In a carefully tailored decision, the Court of Appeal in Barber v. California Dept. of Corrections and Rehabilitation (Cal. Ct. App., Feb. 15, 2012) 12 Cal. Daily Op. Serv. 1936, held POBR does not entitle a former peace officer to review years of personnel records. The decision emphasized the plaintiff made a "broad request" to review his personnel records only after he had been terminated.
The plaintiff was an employee with the California Department of Corrections and Rehabilitation (CDCR) until being terminated in April of 2009. Six months after his termination, the plaintiff requested copies of his CDCR personnel records. CDCR denied the request and the plaintiff filed a petition for writ of mandamus and a complaint for declaratory and injunctive relief seeking copies of the records under POBR. The superior court denied plaintiff’s requests, and plaintiff appealed.
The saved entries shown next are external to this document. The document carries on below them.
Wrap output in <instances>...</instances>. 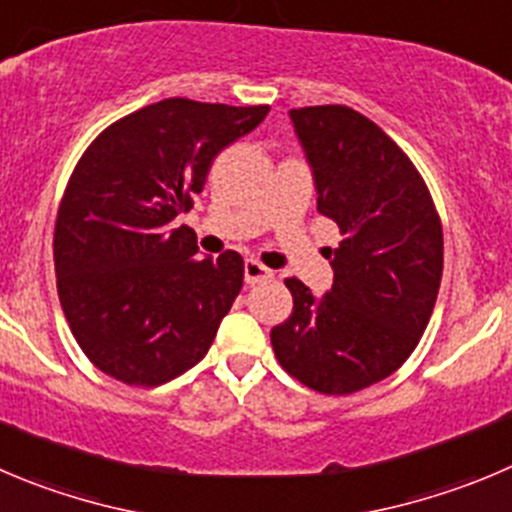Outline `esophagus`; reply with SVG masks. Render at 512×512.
Wrapping results in <instances>:
<instances>
[{
	"mask_svg": "<svg viewBox=\"0 0 512 512\" xmlns=\"http://www.w3.org/2000/svg\"><path fill=\"white\" fill-rule=\"evenodd\" d=\"M243 279H246V284H261V281L274 279V271L266 269L259 261L246 259V264H243Z\"/></svg>",
	"mask_w": 512,
	"mask_h": 512,
	"instance_id": "obj_1",
	"label": "esophagus"
}]
</instances>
Government Code section 3306.5, part of POBR, states that an employer of public safety officers shall permit a requesting officer to view or copy personnel files that have or are being used to determine that officer’s qualifications for benefits or disciplinary action. The Court of Appeal found the right to inspect records only applied to public safety officers and plaintiff was no longer a public safety officer after his termination went into effect. Because plaintiff made his request for records well after being terminated from CDCR, he was not entitled to access the records. The court, therefore, affirmed the ruling of the lower court and awarded CDCR its costs on appeal.